Saturday 8.30pm Fox ClassicsCharade (1963), a stylish thriller, set in Paris, where Audrey Hepburn is being pursued by some heavies, who want the loot her murdered husband stole. Cary Grant offers to help, but is he really who he says he is? Score by Henry Mancini.


Saturday 10.30pm Fox ClassicsHis Girl Friday (1940) rapid-fire, black farce, in which newspaper editor Cary Grant, tries to woo back ace reporter, Rosalind Russell, to cover a murder case. All concerned at the top of their form.

Sunday 1pm 9GemLast Holiday (1950) is the first film adaptation of the J.B. Priestley story of a man (Alec Guiness) who’s incorrectly diagnosed as having mere weeks to live. The mild-mannered chap decides to make the best of his remaining time. Featuring Sid James and the lovely Kay Walsh. The score is by the Rumanian-born composer, Francis Chagrin.

Sunday 1.30pm Fox ClassicsThe Court Jester (1955) – a ridiculous, old-fashioned romp set in Hollywood’s Technicolor version of medieval England, starring Danny Kaye, as Hubert Hawkins, a carnival clown, who must disguise himself as the fearless Giacomo in order to help overthrow an evil prince an restore the rightful heir to the throne…Top notch cast includes Angela Lansbury; Glynis Johns, Cecil Parker, Basil Rathbone and Michael Pate. It includes the routine: “the chalice from the palace.” Recommended to kids of all ages.


VALE

Rip Torn was possibly the only actor whose first name was a consequence of his surname, but generations of males in the Torn family were nicknamed Rip. He was very experienced on stage and in film & TV, playing heroes and villains, in comedy and drama.  In the 1990s he became famous as the ghastly producer, Artie, the best character in TV’s long-running The Larry Sanders Show. Born Elmore Rual Torn in Temple Texas, in 1931, he studied animal husbandry, but thought he might make a quick buck in Hollywood. Although he became one of those hard-working, all-purpose actors who play hundreds of different screen characters, Torn was almost always memorable.
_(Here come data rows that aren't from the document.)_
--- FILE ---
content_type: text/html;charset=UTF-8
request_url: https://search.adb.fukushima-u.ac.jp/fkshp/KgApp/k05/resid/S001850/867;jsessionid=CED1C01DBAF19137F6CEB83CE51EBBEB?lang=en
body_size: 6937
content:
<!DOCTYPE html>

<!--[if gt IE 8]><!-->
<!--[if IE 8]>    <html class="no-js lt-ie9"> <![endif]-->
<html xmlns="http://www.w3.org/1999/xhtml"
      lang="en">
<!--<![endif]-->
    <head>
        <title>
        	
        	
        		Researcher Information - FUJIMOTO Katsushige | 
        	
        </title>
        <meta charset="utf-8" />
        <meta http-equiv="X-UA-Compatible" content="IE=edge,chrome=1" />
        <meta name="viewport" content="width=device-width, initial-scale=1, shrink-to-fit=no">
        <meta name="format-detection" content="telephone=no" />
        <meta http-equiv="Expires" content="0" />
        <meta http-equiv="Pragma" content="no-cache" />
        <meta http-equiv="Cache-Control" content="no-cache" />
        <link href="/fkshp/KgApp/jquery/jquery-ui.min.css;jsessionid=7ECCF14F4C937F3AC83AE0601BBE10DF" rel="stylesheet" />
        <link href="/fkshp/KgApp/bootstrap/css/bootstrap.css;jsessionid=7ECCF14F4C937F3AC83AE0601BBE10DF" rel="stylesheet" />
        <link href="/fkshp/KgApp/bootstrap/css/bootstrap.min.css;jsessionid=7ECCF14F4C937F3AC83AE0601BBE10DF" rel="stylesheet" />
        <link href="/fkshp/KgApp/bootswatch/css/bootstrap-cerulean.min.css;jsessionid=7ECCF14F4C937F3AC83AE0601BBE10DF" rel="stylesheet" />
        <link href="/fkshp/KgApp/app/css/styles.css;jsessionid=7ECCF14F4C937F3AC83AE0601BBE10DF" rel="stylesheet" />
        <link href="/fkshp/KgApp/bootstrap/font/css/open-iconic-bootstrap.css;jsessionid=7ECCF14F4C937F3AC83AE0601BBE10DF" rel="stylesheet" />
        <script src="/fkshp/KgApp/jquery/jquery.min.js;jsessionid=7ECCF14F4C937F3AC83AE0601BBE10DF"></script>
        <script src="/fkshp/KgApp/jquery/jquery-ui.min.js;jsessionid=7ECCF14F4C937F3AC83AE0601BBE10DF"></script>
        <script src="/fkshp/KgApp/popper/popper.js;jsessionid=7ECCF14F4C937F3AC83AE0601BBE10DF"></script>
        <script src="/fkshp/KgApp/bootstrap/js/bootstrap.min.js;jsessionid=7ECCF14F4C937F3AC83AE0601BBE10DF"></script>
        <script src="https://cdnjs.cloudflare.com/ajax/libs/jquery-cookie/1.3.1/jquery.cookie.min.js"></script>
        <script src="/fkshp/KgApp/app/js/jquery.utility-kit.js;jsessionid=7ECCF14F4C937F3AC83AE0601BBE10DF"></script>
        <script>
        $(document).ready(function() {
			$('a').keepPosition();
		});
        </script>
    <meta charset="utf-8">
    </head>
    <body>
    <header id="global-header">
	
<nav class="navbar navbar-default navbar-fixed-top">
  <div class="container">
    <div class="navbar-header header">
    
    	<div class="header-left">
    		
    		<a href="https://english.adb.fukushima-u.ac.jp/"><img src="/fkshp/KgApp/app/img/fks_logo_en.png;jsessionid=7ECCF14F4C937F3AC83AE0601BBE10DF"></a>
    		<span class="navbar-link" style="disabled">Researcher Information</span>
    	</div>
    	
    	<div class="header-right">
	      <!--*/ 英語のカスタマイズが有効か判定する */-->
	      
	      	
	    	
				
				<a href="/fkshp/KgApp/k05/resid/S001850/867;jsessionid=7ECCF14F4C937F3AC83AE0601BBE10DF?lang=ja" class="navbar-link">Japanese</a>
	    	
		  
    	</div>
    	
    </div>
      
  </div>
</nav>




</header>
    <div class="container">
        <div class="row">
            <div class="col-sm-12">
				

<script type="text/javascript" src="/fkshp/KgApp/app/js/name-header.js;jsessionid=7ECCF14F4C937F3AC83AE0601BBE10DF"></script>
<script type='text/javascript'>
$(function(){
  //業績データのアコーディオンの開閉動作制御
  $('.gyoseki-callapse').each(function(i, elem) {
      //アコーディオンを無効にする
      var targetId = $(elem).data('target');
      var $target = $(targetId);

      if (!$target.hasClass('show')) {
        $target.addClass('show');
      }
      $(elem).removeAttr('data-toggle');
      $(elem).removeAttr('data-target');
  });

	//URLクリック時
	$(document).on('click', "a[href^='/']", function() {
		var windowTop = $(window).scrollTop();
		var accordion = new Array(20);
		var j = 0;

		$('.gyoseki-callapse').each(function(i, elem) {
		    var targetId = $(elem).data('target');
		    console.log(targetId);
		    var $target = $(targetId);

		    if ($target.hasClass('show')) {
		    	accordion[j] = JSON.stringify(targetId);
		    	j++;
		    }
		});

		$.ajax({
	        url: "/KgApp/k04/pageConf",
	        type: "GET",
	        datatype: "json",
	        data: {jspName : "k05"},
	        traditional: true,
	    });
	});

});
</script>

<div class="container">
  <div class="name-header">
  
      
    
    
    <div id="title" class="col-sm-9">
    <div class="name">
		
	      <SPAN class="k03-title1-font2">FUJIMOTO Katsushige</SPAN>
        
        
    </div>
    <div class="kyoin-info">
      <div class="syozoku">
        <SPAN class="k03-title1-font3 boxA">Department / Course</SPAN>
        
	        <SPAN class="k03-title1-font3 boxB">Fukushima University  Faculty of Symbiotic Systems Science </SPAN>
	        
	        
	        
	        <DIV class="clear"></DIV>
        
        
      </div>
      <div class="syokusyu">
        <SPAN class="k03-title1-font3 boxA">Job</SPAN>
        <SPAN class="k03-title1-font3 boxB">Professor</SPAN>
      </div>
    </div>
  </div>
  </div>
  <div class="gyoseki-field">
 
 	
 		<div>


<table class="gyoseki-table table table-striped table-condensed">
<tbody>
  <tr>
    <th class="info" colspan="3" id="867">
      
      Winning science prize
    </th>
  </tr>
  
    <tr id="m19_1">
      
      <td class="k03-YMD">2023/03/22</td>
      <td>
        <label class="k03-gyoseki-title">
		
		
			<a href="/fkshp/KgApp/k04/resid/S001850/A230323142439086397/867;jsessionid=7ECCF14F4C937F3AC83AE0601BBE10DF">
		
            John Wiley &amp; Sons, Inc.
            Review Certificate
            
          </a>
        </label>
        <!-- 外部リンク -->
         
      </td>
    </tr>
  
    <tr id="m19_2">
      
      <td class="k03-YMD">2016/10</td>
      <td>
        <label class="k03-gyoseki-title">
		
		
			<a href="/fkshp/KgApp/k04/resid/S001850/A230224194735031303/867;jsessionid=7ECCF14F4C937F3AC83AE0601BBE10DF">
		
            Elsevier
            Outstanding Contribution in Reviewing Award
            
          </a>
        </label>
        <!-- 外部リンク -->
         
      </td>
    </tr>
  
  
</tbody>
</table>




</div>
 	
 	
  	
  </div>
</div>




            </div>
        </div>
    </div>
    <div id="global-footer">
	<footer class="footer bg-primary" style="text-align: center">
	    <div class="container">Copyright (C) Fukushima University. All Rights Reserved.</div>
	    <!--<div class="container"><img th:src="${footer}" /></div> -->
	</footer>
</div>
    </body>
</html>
His movies include Baby Doll (1956); Sweet Bird of Youth (1962) – with his then wife, Geraldine Page; The Cincinatti Kid (1965); The Tropic of Cancer (1970) - as Henry Miller; The Man Who Fell to Earth (1976); Men in Black (1997); and Dodgeball (2004).


Dir: Thorold Dickinson
Valentina Cortese was born in Milan, on New Year’s Day in 1924; and, after a high-volume career, made her final screen appearance in 1993, as a Mother Superior, in Franco Zefirelli’s mawkish Storia di una Capinera/Sparrow. Even before she finished her studies at Rome’s Academy of Dramatic Art, Cortese was gracing movies with her emotional style, warm wit and lovely green eyes. She played Fantine in the 1948, Italian version of Les Miserables, and in the following year began her brief international career,which included Jules Dassin’s Thieves’ Highway (1949); Joseph Mankiewicz’s the Barefoot Contessa (1954) and Le Amiche (1955), directed by Michelangelo Antonioni. She featured in Juliet of the Spirits (1965) for Fellini, and was Oscar-nominated for her wonderful parody of an ageing movie actress in Truffaut’s Day for Night(1973).